HIV Clinicians Society laud 'the new creativity'

Dr Francois Venter, President of the Southern African HIV Clinicians Society, lavished praise on the new health minister, Dr Aaron Motsoaledi, for driving the new multi-pronged strategy.

'I think he's testing the system to see what it can and cannot do. Linking HIV to TB and other screening programmes is his way of seeing what we can do with the resources we have. If it was simple testing, it would be a wasted opportunity.'

In the last 3 - 4 years South Africa had escalated HIV testing dramatically with about 1.2 million people now having started therapy and some 200 000+ lost to follow-up. Most of the data suggested that these 15 - 20% of treatment 'initiates' were lost to followup (death, discontinued therapy, or reasons unknown) at 2 years, depending on the location. Venter said that while the data were robust and came from a large number of sentinel sites, in many outlying areas nobody had 'bothered to count'. 'We're not certain that everyone's doing OK because we concentrated on premier sites and quality checking systems are not in place,' he explained.

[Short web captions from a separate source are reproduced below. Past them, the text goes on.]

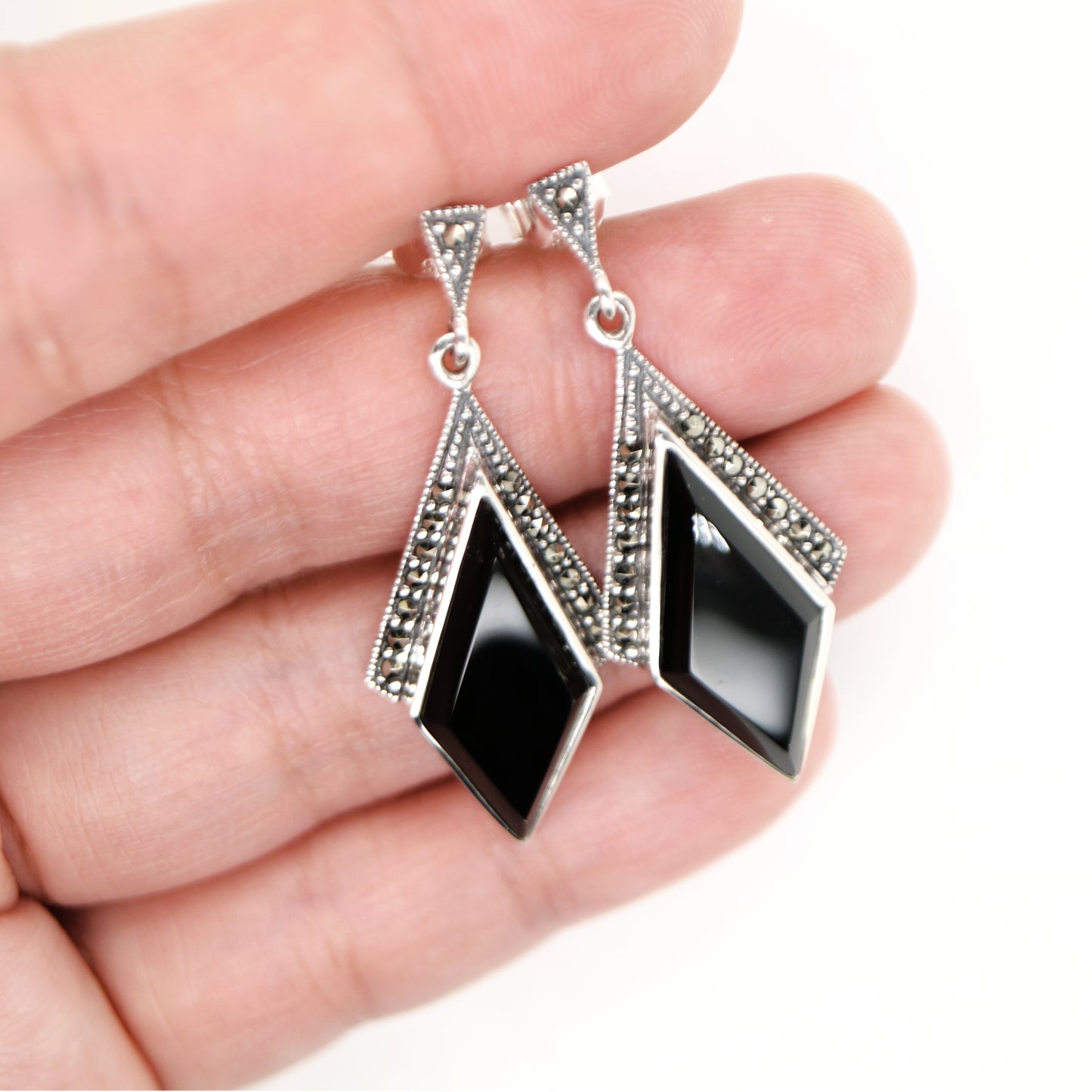 Art deco drop earrings in black onyx, marcasite in sterling silver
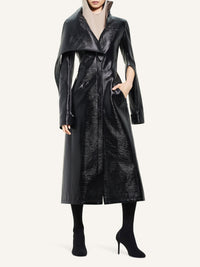 PREMIUM 5pcs NEW / LONG TRENCH EN VINYLE - Black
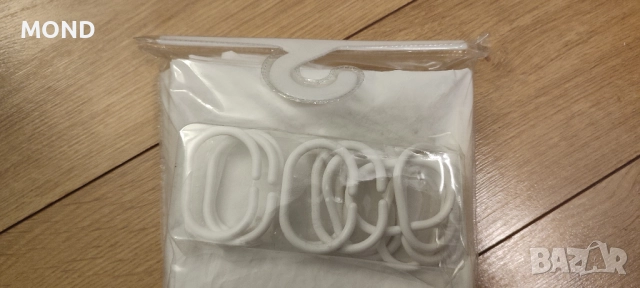 Бяла завеса за баня с халки, снимка 4 - Други стоки за дома - 52867707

Under Dr Manto TshabalalaMsimang's health care reign 'lip service' was paid to primary health care and HIV but with a dire lack of intellectual resources. The most fundamental 'miss' was the lack of a human resources plan.

He was confident that Motsoaledi was aware that patients 'voted with their feet', avoiding long queues, rude staff, needless bureaucracy and drug stock outs and that late presentation for treatment was a function of these systemic weaknesses.

'He's already said that we're not using our existing health care staff properly. As for the current staffing boost - I didn't think we'd see this creativity in our lifetime, it really does feel like we're in a new country,' Venter enthused.